> **Page text**:
================================

One standard postural parameter variable, the surface of CoP (90% confidence ellipse), was used to describe the subjects’ postural sway for each condition. In addition, SDA was performed for each subject, each recording time and each condition. The SDA summarize the mean square of CoP displacement as a function of the time interval between CoP comparisons6. This analysis was repeated for time intervals ranging from 1/40 to 10 s. The SDA parameters were extracted with Collins and Luca (1992)6 routine and the following parameters were taken for the medio-lateral (ML) and antero-posterior (AP): (1) The linear regression of the diffusion coefficients fort short- and long-term region (Ds, Dl)(mm2.s−1); (2) The point of intersection between the short- and long-term regions of the linear–linear plot is the critical point C6. The coordinates for the critical point (Ct, Cd) provide the measures of the critical time interval, i.e., Ct = Δtc, and critical value, Cd = Δj2.

All other variables, fatigue Borg scores (VAS, mm), pain threshold (PT, mmHg), saturation (%), HR (bpm), BF (Hz) were recorded. To ensure that subjects did the maximal PF during the fatiguing protocol, number of repetitions in the three conditions were taken into consideration.

Statistical analyses

Mean ± standard deviation (SD) values were calculated for all variables of interest. After testing the assumption of normality of distribution (Kolmogorov-Smirnov test), the statistical tests were done with the software SigmaPlot (Version 11.0; systat software Inc., San Jose, CA). A a-posteriori sample size was performed.

================================

> **Source data**:

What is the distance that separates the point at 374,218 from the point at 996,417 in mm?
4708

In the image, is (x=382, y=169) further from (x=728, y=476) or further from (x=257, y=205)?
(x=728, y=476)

================================

> **Exercise set**:
**a)** Reproduce the methods passage word for word, starting at "All other variables, fatigue" and ending at "size was performed.".
**b)** In the methods passage, which test was used to check whether the data were normally distributed?
You can set the listing aside entirely.

> **Solutions by task**:
**a)**
All other variables, fatigue Borg scores (VAS, mm), pain threshold (PT, mmHg), saturation (%), HR (bpm), BF (Hz) were recorded. To ensure that subjects did the maximal PF during the fatiguing protocol, number of repetitions in the three conditions were taken into consideration.

Statistical analyses

Mean ± standard deviation (SD) values were calculated for all variables of interest. After testing the assumption of normality of distribution (Kolmogorov-Smirnov test), the statistical tests were done with the software SigmaPlot (Version 11.0; systat software Inc., San Jose, CA). A a-posteriori sample size was performed.

**b)** The Kolmogorov-Smirnov test.